— EXERCISE TASK —
Copy out the entire passage on the Mardi Gras Lounge and Bourbon Street word for word.

Jimmy King’s Mardi Gras Lounge opened on the ground floor of this townhouse in 1946 (the proprietor, Jimmy King Anselmo, was the father of Louisiana Music Hall of Fame inductee Jimmy Anselmo, who would open Jimmy’s Music Club uptown in 1978). Behind the bar, the bandstand featured a tableau of smiling jesters.

In addition to burlesque dancers like the tassel-spinning Baby Dumplin’, the Lounge presented top-shelf traditional jazz bandleaders such as Oscar “Papa” Celestin, George Lewis, and Freddie Kohlman. These groups included players like Willie Humphrey who would be part of the first generation of Preservation Hall bands in the early 1960s. Singers Lizzie Miles and Blanche Thomas, with her rich, bluesy voice, were regulars as well.

Around 1953 clarinetist Sid Davilla, who was Italian, bought the Mardi Gras Lounge and sat in with the Black musicians he hired, defying the segregation laws of the day. Burlesque dancers such as Wild Cherry continued to be part of a night’s entertainment, which went late into the night.

As rhythm and blues crossed over to white audiences, the lineup at the lounge diversified. Author John Broven noted that guitarist Roy Montrell performed here in a trio called the Little Hawketts. Montrell became an in-demand R&B player, joining Allen Toussaint‘s house band and Harold Battiste’s All For One group. He went on to be Fats Domino’s bandleader.

By the late 50s, bowing to pressure from the tourist market, live music at the Mardi Gras Lounge gave way to strip-tease acts. NBC news anchor David Brinkley filmed a segment with Davilla about this change in 1962, dismayed that these shows “had an appeal that jazz somehow is unable to match.” The bar operating here today is named after its most popular attraction: Huge Ass Beers.

 

About Bourbon Street

Bourbon Street, one of the most famous streets in the country, is only 14 blocks long, running through the middle of the French Quarter. It took off as an entertainment district in the 1940s, when wartime activity brought waves of visitors to New Orleans. Bands often performed in floor shows featuring burlesque dancers (who stripped to varying degrees), comedians, and other entertainers.

— PROVIDED DATA —
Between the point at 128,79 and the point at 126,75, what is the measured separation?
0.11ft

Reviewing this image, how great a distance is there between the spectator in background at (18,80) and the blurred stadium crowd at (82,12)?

— TASK RESPONSE —
Jimmy King’s Mardi Gras Lounge opened on the ground floor of this townhouse in 1946 (the proprietor, Jimmy King Anselmo, was the father of Louisiana Music Hall of Fame inductee Jimmy Anselmo, who would open Jimmy’s Music Club uptown in 1978). Behind the bar, the bandstand featured a tableau of smiling jesters.

In addition to burlesque dancers like the tassel-spinning Baby Dumplin’, the Lounge presented top-shelf traditional jazz bandleaders such as Oscar “Papa” Celestin, George Lewis, and Freddie Kohlman. These groups included players like Willie Humphrey who would be part of the first generation of Preservation Hall bands in the early 1960s. Singers Lizzie Miles and Blanche Thomas, with her rich, bluesy voice, were regulars as well.

Around 1953 clarinetist Sid Davilla, who was Italian, bought the Mardi Gras Lounge and sat in with the Black musicians he hired, defying the segregation laws of the day. Burlesque dancers such as Wild Cherry continued to be part of a night’s entertainment, which went late into the night.

As rhythm and blues crossed over to white audiences, the lineup at the lounge diversified. Author John Broven noted that guitarist Roy Montrell performed here in a trio called the Little Hawketts. Montrell became an in-demand R&B player, joining Allen Toussaint‘s house band and Harold Battiste’s All For One group. He went on to be Fats Domino’s bandleader.

By the late 50s, bowing to pressure from the tourist market, live music at the Mardi Gras Lounge gave way to strip-tease acts. NBC news anchor David Brinkley filmed a segment with Davilla about this change in 1962, dismayed that these shows “had an appeal that jazz somehow is unable to match.” The bar operating here today is named after its most popular attraction: Huge Ass Beers.

 

About Bourbon Street

Bourbon Street, one of the most famous streets in the country, is only 14 blocks long, running through the middle of the French Quarter. It took off as an entertainment district in the 1940s, when wartime activity brought waves of visitors to New Orleans. Bands often performed in floor shows featuring burlesque dancers (who stripped to varying degrees), comedians, and other entertainers.